HackMyIP
← back to sheets

What Is CGNAT (Carrier-Grade NAT)? Why You Share a Public IP

~/sheets/what-is-cgnat.md
1

When Your Public IP Is Not Really Yours

2

CGNAT (Carrier-Grade NAT, also called Large-Scale NAT or LSN) is network address translation performed by your internet provider instead of just your home router. It lets one public IPv4 address be shared across many subscribers at once, which is how ISPs cope with the global shortage of IPv4 addresses. The catch is that the public IP the internet sees is not assigned to you alone, and you do not control it.

3

You can spot CGNAT in seconds: compare the WAN address in your router with the public IP our IP Lookup reports.
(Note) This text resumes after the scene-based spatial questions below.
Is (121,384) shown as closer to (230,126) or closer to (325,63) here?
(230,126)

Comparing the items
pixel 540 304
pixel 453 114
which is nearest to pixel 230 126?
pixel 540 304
If they differ, your provider is translating your traffic.

4

The 100.64.0.0/10 Shared Address Space

5

CGNAT links between your router and the carrier are numbered from a special block reserved in RFC 6598: 100.64.0.0/10, which spans 100.64.0.0 to 100.127.255.255 and contains 4,194,304 (2 to the power of 22) addresses. This block is deliberately separate from the ordinary private ranges (10.0.0.0/8, 172.16.0.0/12, 192.168.0.0/16) so it does not clash with your home network, and like those ranges it is not routable on the public internet. If your router's WAN address sits inside 100.64.0.0/10, you are almost certainly behind carrier-grade NAT.

6

How to Tell If You Are Behind CGNAT

7

The simplest test does not need any special software. Open your router's admin page and note the WAN or internet IP it shows, then visit HackMyIP or run an IP Lookup to see the public IP the outside world sees. On a normal connection these match. Under CGNAT they differ, because the carrier rewrites your address as it leaves their network, and the router's WAN IP is often a 100.64.0.0/10 or private-looking address rather than a globally unique one.

8

Why Hosting and Port Forwarding Break

9

Because the public IP belongs to the carrier and is shared, inbound connections from the internet arrive at the provider's NAT, not at your router. A port forwarding rule on your own router has no public-facing port to map, so it silently fails. This is why CGNAT commonly breaks self-hosting a website or game server, peer-to-peer transfers, remote access back to home, and some VPN configurations. It does not slow down normal browsing, but anything that needs the outside world to reach you directly tends to stop working.

10

How to Get a Real Public IP

11

There are a few vendor-neutral options. You can ask your ISP for a dedicated public or static IPv4 address, which is often available as a paid add-on or on a business plan. You can use IPv6 if your provider offers it, since CGNAT only affects IPv4 and IPv6 gives each device its own routable address. Or you can route inbound traffic through an external relay, such as a VPN that supports port forwarding or a reverse tunnel, so the public endpoint lives somewhere you do control.

12

Frequently Asked Questions

13

How do I know if I am behind CGNAT?

14

Compare the WAN or internet IP shown in your router's admin page with the public IP a lookup tool reports. On a normal connection they match; under CGNAT they differ because the carrier rewrites your address. A strong sign is a router WAN address inside the 100.64.0.0/10 shared range reserved in RFC 6598 for carrier-grade NAT.

15

Can you port forward with CGNAT?

16

Generally no. Because the public IP belongs to the carrier and is shared across customers, inbound connections reach the provider's NAT rather than your router, so a port forwarding rule on your own router has nothing public to map. Workarounds include asking the ISP for a public IP, using IPv6, or routing inbound traffic through an external relay or tunnel you control.

17

Why is my public IP shared with other people?

18

The internet ran low on IPv4 addresses, so many providers place customers behind carrier-grade NAT and let one public IPv4 serve many subscribers at once. Your traffic is translated as it leaves the carrier network, which is why several households can appear to the outside world under the same public address.

19

How do I get a real public IP address from my ISP?

20

Ask your provider for a dedicated public or static IPv4 address, which is often a paid add-on or a business-plan feature. Alternatively use IPv6 if your ISP offers it, since carrier-grade NAT only applies to IPv4 and IPv6 gives each device its own routable address. A VPN with port forwarding or a reverse tunnel can also provide a public endpoint you control.

21

Does CGNAT affect gaming, hosting, or running a server?

22

It can. Carrier-grade NAT does not slow ordinary browsing, but it breaks anything that needs the internet to reach you directly: self-hosting a website or game server, peer-to-peer connections, remote access to your home, and some VPN setups. Features that rely on inbound port forwarding are the ones most likely to stop working.